** EXERCISE SET **
1. Answer these questions using the article about Vertica Systems and Amazon's EC2:
(a) Besides Vertica, which companies that make columnar databases does it name?
(b) What position does Andy Ellicott hold?
(c) What did Sonian start out as?
2. Summarize the article about Vertica Systems and Amazon's EC2 in two sentences.

** EXTRACT **
▬▬▬▬▬▬▬▬▬▬
Database maker Vertica Systems
is moving its technology to Amazon's Elastic
Compute Cloud
infrastructure (EC2), hoping to score customers who want a
hosted, pay-as-you-go model for data warehousing and BI (business intelligence),
the company announced Monday.

Vertica's database organizes data by columns, as opposed to rows. The company
and others that make columnar databases, such as Sybase and ParAccel, contend
the approach is faster and better for BI-related queries because only the desired
columns -- such as a customer's name or location -- can be read without having
to parse through an entire table, saving bandwidth.

The company also sells the database for on-premises use and in appliance form.

It sees a market for the on-demand offering due to a number of scenarios. For
example, a company might want to conduct a BI project that will only last a
fixed period of time, such as revising its pricing based on competitive and
market data, said Andy Ellicott, senior director of marketing.

Hedge funds, which test their trading algorithms against large sets of historical
stock market data, are another potential use case, because while such entities
manage vast amounts of money, they seek to maintain the lowest possible overhead,
which a cloud-based approach can provide, he said.

It is also hoping to sell to SaaS (software as a service) companies that focus
on analytics.

One such vendor, Sonian, has been beta-testing the on-demand version.

"Everything is working out really well," said Sonian's chief technology
officer, Greg Arnette. "We don't want to be in the plumbing business any
more, managing pipes and [storage area networks]. We don't have to become experts
on the Vertica database," he added.

The Dedham, Massachusetts, company started out as a hosted e-mail archiving
provider, but is working on a service that will provide analysis of a company's
stored content.
▬▬▬▬▬▬▬▬▬▬
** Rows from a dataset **
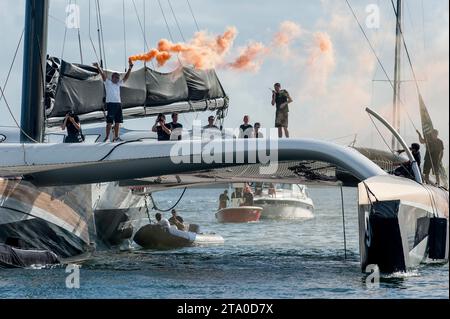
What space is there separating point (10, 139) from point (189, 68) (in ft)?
13.7

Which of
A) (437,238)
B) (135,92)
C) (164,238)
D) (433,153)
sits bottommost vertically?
(164,238)

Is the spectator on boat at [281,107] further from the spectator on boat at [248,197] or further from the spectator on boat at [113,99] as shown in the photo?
the spectator on boat at [248,197]

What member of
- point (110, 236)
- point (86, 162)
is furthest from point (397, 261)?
point (110, 236)

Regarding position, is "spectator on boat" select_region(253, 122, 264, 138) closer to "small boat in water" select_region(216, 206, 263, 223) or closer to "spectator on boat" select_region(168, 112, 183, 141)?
"spectator on boat" select_region(168, 112, 183, 141)

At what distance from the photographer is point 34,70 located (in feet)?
57.2

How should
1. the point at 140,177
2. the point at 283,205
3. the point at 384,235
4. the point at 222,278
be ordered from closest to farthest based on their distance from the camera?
the point at 384,235 → the point at 222,278 → the point at 140,177 → the point at 283,205

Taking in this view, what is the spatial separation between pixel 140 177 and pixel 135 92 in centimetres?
407

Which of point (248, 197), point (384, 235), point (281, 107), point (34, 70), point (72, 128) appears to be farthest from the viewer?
point (248, 197)

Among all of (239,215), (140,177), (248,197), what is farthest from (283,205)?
(140,177)

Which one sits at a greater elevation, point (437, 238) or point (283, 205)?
point (283, 205)

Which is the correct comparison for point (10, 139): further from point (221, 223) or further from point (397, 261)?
point (221, 223)

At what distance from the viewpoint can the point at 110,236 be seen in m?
21.2

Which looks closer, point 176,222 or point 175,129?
point 175,129

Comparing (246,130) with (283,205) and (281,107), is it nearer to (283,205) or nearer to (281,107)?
(281,107)
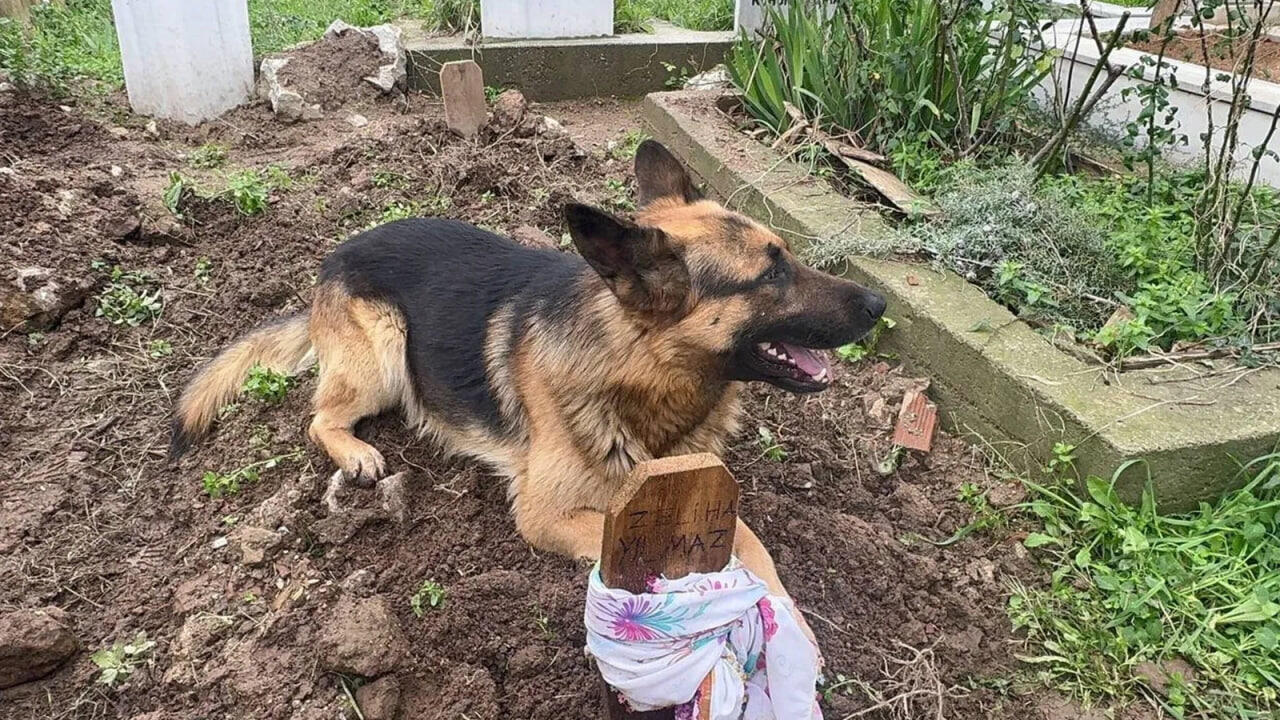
▬▬▬▬▬▬▬▬▬▬
** TASK RESULTS **
1.
(a) Sybase and ParAccel.
(b) Senior director of marketing.
(c) A hosted e-mail archiving provider.

2. Vertica Systems announced that it is moving its columnar database technology to Amazon's EC2 infrastructure, hoping to attract customers who want a hosted, pay-as-you-go model for data warehousing and BI. The company sees a market among firms running fixed-term BI projects, hedge funds that want to keep overhead low, and analytics-focused SaaS companies such as Sonian, which has been beta-testing the on-demand version.